### Tasks and exercises
A: Answer each question from the Mask Off booknotes, one answer per line: (i) On what date was the book finished? (ii) Which shop did the writer visit on CM's birthday? (iii) Which section of that shop did the writer go to?
B: Continue the Mask Off booknotes, starting after their last sentence.

Booknotes: Mask Off
JJ Bola
Finished 29/12/22
This book is the start of a project for me, so I will thank it for that, if for little else. Sometime last year I saw someone asking a question, something along the lines of how can you nurture your gender? It was specifically a trans person asking cis people to think about it, and I thought it was interesting as it honestly wasn’t something I’d really thought about before. I hadn't thought much about my relationship to my gender at all, to be honest, so that provocation shook something loose. I started having a think about what the deal was there, and also what I want it to be? though I didn't really look into it much at the time.
Just before Christmas it was CM’s birthday, and one of the things we did was going to Waterstones, picking out a book each and reading it in the cafe. As is pretty common for me when I have this kind of task, I was struggling to choose. Then I remembered that thought that had been tickling at the back of my head so I went to the Gender section. It was a slim-ish floor-to-ceiling bookcase:
So, I was looking for something about masculinity. To be clear, I would expect most of the stuff to be about women/feminism/trans issues/'gender' in a more general sense etc, but I would expect at least something about masculinity. Specifically, some kind of positive vision of masculinity—not necessarily ‘saying it’s good’ but something which, if we are to accept that the current state of masculinity has issues, has some kind of idea as to how that could be developed and improved. Once you've found yourself some solid ground, how and what do you build?

### Supplied records

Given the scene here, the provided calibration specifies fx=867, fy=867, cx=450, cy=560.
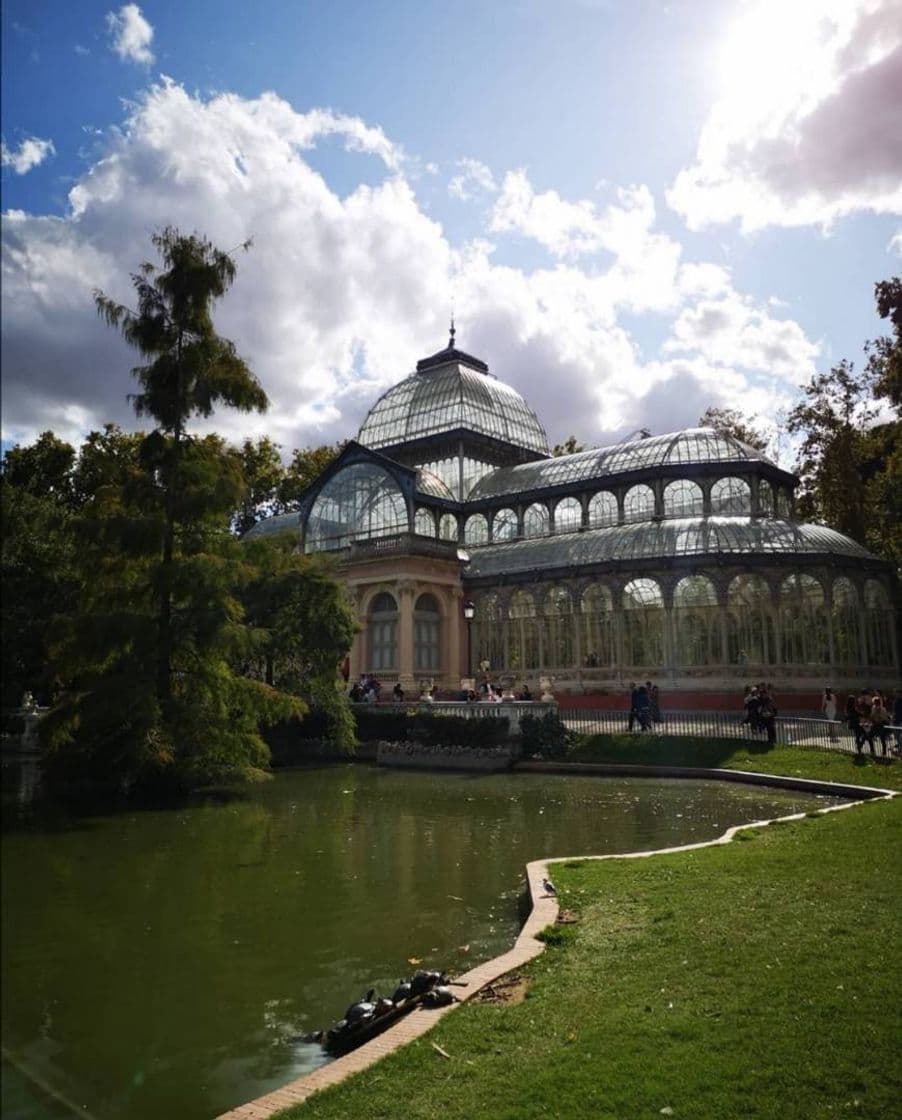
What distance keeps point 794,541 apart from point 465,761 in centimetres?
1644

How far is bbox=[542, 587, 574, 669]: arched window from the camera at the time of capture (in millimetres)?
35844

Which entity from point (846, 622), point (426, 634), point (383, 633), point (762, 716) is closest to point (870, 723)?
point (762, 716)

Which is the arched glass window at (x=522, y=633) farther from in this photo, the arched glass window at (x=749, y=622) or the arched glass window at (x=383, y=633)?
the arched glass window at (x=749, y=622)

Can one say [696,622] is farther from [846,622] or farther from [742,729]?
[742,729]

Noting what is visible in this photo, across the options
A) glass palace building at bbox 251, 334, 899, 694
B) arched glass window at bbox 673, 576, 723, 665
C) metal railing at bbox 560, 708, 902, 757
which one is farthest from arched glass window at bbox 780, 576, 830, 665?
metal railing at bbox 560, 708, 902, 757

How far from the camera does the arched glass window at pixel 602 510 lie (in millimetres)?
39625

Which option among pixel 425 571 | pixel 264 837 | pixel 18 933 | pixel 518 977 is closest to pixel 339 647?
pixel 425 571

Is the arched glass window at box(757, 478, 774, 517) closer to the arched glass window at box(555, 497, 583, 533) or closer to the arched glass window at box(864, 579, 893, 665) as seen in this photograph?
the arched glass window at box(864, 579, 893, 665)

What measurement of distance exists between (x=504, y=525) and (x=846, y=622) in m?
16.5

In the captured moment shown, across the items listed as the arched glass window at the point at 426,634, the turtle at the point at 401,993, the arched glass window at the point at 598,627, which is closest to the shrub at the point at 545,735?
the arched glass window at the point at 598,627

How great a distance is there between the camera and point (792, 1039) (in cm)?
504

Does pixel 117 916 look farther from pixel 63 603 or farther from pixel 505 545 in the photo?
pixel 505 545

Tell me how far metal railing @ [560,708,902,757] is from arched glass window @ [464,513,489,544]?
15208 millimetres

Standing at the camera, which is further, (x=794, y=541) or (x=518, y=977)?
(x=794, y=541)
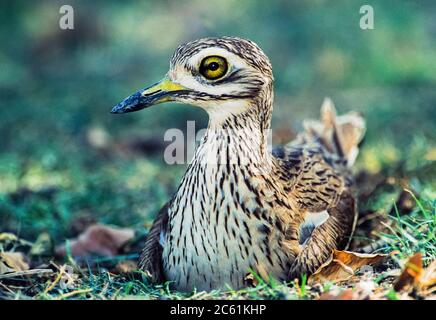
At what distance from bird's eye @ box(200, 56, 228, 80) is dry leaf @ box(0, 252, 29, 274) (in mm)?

* * *

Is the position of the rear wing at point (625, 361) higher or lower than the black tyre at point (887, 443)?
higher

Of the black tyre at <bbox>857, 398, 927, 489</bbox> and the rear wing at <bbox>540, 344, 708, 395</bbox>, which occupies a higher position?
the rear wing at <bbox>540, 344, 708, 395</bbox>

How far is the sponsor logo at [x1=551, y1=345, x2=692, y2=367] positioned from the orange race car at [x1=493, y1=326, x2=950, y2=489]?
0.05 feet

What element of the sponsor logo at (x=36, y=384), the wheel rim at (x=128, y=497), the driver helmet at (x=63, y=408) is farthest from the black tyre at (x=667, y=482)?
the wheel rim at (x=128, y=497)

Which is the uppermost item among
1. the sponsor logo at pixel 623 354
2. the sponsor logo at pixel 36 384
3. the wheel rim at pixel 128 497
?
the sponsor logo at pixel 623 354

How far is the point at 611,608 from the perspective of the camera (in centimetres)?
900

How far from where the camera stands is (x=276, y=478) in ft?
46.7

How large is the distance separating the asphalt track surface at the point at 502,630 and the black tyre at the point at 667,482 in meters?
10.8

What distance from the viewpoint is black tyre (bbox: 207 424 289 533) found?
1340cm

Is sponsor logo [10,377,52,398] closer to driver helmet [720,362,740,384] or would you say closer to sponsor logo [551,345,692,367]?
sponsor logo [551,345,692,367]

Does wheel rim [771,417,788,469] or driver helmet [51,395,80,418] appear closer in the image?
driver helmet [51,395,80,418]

--

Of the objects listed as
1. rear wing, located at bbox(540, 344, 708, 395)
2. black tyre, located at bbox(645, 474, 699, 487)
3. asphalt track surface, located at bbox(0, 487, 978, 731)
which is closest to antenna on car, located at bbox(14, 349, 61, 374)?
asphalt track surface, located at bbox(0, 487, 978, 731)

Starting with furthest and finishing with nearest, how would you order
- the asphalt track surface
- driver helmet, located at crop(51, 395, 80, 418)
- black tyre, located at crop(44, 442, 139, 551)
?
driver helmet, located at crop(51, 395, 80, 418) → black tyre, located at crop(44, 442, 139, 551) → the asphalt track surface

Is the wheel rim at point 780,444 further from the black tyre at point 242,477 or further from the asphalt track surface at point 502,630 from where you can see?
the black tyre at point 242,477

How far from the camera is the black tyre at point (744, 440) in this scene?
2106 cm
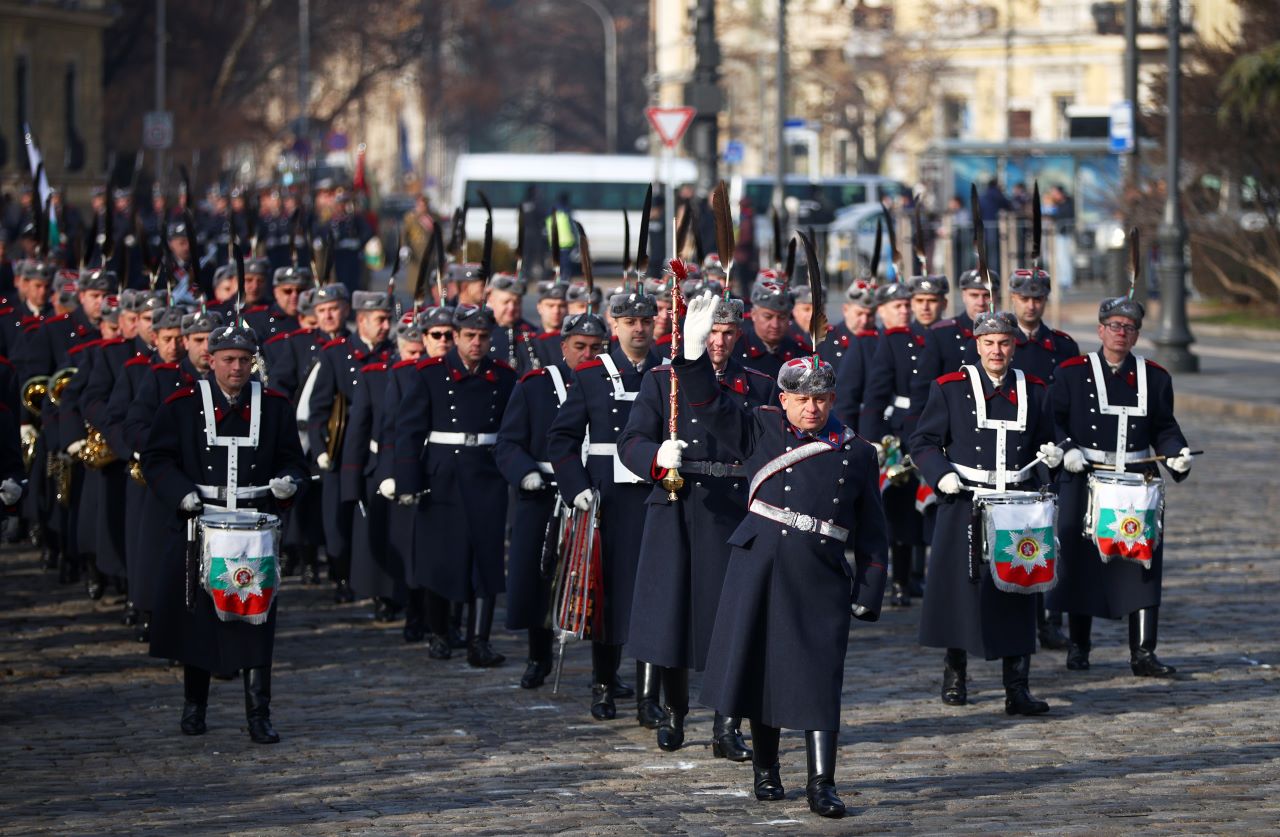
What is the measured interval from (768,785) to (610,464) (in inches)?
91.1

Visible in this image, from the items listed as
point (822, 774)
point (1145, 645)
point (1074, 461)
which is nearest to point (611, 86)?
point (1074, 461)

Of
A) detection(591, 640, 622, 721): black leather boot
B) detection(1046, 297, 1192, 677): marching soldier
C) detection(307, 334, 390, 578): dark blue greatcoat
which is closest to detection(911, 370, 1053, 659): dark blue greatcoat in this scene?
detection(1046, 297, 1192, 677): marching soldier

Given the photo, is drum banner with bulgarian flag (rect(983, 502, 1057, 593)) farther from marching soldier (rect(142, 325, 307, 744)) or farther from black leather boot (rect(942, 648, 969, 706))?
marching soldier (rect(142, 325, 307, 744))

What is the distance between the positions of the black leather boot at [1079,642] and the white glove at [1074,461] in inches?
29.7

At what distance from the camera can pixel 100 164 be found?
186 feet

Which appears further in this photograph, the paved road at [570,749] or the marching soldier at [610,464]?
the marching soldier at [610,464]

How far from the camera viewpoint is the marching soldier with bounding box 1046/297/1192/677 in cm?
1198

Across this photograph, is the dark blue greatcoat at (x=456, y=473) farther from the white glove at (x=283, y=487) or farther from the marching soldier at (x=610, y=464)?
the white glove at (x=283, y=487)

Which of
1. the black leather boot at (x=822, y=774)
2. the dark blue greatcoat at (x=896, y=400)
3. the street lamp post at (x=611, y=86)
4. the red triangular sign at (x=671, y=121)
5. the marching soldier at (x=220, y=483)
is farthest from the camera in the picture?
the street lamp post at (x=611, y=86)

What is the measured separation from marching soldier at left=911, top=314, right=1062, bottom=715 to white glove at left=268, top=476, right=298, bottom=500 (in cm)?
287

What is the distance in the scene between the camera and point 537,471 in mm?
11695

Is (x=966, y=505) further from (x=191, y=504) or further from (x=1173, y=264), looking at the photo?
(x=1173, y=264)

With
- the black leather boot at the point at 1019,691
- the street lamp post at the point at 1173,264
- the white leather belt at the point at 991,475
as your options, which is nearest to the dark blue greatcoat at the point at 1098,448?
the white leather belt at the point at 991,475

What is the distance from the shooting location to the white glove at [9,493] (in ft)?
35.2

### Answers for the exercise
A:
(i) 29/12/22
(ii) Waterstones
(iii) The Gender section

B:
I was disappointed to discover there were very slim pickings here. There was Iron John—which, from listening to a whole episode dedicated to it on the QAA ‘Manclan’ sub-series (which is good, and another nudge for me thinking about this) I took not to be the kind of thing I was looking for. There were several books which largely seemed to be about why men/masculinity are bad (you can see in the image above one that is literally called "BAD MEN")—but that’s a subject with which I’m pretty well acquainted, and still not waht I'm looking for. There were a few other books about masculinity-specific issues which seemed worthwhile in their own ways—e.g. one about helping male survivors of traumatic events—but not what I was after. Then there was MASK OFF, the subtitle of which promises that it’s Masculinity Redefined. That's more like it, I thought.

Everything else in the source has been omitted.